* **Consigne**
Rédigez la suite de l'extrait consacré au cheikh Mohamed-Said Zahiri, en reprenant juste après sa dernière phrase.

* **Extrait**
►

« Je crois que l’un des principaux titres de gloire de la France, c’est qu’elle est venue de ce côté-ci de la mer pour réveiller un monde assoupi et lui montrer les vertigineuses perspectives des temps modernes. Elle a ainsi permis au Maghreb de prendre conscience de ses possibilités », nous enseigne le cheikh Mohamed-Said Zahiri (1899-1956) sur les colonnes de La Dépêche quotidienne d’Algérie du 3 juillet 1954.
Il est l’un des plus tortueux cheikh zaytounien algérien que l’on considère aujourd’hui comme l’une des références de l’islam d’État. Élevé au «33ᵉ grade » de la littérature religieuse du pays, il n’est autre que celui qui a été exécuté par un fedayin du FLN-ALN le 21 mai 1956, devant son domicile de la rue de la Lyre (Alger). La sentence est approuvée par Abane Ramdane en personne, le condamnant pour collaboration avec la police politique de la colonisation. Sa réhabilitation en Algérie d’après 1982, s’est faite en toute discrétion à un moment où les leaders de l’opposition ne pouvaient s’exprimer librement.

◄

* **Jeu de données**
►

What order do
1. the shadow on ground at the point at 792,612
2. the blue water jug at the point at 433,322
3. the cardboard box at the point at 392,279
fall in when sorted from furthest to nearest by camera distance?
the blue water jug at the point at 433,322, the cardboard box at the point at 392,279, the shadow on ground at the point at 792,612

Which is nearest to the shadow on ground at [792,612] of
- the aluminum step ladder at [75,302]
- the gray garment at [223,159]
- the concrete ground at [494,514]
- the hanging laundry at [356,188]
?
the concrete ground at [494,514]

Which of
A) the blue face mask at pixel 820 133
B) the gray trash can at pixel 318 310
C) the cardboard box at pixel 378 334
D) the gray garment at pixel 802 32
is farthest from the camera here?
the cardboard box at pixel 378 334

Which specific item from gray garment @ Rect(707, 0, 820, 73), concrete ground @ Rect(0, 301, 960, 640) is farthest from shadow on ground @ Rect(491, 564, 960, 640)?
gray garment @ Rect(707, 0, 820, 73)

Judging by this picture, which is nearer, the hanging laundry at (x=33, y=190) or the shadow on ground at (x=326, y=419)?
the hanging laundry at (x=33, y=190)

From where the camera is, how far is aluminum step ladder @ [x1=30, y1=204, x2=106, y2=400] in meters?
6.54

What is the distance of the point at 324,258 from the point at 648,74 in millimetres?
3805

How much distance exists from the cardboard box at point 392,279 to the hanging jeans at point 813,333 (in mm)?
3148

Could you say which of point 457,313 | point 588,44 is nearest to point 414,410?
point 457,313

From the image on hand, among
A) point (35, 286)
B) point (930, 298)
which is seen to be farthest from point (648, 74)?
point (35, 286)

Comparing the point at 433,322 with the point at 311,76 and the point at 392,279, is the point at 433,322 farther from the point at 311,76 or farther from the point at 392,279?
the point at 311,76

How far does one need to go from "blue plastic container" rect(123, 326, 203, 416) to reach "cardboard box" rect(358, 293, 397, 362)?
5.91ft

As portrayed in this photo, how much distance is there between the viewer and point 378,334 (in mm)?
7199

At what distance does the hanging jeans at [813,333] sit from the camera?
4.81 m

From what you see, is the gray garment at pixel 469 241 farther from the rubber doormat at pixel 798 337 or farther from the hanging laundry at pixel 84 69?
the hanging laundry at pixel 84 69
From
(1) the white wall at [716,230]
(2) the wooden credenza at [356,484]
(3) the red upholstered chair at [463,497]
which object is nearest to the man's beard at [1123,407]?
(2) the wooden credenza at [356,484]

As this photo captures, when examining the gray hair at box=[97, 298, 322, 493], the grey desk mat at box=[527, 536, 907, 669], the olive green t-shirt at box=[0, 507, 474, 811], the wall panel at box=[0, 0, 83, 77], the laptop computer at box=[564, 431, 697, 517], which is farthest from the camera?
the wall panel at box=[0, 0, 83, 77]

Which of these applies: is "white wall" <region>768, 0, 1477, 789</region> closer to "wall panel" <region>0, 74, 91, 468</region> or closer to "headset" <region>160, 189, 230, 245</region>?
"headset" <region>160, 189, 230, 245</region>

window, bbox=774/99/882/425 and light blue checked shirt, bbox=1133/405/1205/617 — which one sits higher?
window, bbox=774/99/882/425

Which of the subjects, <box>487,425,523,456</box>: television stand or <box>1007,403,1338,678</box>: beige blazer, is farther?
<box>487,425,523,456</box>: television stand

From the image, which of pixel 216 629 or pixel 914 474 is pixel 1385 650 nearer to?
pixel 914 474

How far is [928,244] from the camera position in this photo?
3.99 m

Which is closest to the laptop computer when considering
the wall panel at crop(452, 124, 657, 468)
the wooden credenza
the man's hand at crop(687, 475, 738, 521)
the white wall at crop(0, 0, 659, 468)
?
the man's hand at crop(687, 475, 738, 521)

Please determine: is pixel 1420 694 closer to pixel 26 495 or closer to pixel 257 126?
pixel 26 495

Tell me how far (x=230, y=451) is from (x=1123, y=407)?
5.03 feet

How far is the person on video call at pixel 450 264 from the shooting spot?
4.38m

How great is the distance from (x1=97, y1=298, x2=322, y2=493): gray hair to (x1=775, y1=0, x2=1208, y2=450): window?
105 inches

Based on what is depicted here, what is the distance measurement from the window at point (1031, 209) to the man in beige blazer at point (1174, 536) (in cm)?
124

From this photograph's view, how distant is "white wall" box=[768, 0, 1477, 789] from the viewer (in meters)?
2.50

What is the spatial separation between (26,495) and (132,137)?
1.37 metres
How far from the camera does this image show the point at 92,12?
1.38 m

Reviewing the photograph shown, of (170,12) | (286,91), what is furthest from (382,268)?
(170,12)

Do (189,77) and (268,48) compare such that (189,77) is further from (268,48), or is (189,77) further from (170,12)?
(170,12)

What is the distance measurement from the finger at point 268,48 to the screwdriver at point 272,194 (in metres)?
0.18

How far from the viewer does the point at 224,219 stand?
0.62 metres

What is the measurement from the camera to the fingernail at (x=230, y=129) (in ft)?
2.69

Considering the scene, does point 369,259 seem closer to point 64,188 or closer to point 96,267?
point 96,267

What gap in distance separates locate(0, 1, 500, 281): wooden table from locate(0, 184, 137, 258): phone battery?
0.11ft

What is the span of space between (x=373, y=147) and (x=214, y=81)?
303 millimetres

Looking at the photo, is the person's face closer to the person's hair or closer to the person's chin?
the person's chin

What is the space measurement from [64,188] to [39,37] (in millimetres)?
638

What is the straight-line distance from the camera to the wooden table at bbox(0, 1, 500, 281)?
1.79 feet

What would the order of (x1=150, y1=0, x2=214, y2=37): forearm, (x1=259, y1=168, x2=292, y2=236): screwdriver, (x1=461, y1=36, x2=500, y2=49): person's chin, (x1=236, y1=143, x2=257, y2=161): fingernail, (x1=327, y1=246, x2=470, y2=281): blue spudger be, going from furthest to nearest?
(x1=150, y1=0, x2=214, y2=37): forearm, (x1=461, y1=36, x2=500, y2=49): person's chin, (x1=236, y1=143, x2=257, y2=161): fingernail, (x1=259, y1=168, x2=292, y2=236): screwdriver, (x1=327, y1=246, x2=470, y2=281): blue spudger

◄

* **Production attendue**
C’est Hocine Aït-Ahmed, chef historique de l’OS qui avait le premier relevé dans son Mémoire d’un combattant que « cet homme d’âge mûr (il avait passé la cinquantaine) j’ignorais tout, sauf qu’il avait fait ses études dans deux prestigieuses universités islamiques (…) En compagnie de Rihani et Sid-Ali, il rendait souvent visite à Messali, qui nous parla un jour en terme des plus flatteurs (…) Il faudrait des années avant que découvrant des preuves flagrantes, le FLN apprenne que le cheikh Zahiri était l’homme du colonel Schoen, le chef des Services des Liaisons Nord-Africaines, autrement dit, du renseignement » (p. 108).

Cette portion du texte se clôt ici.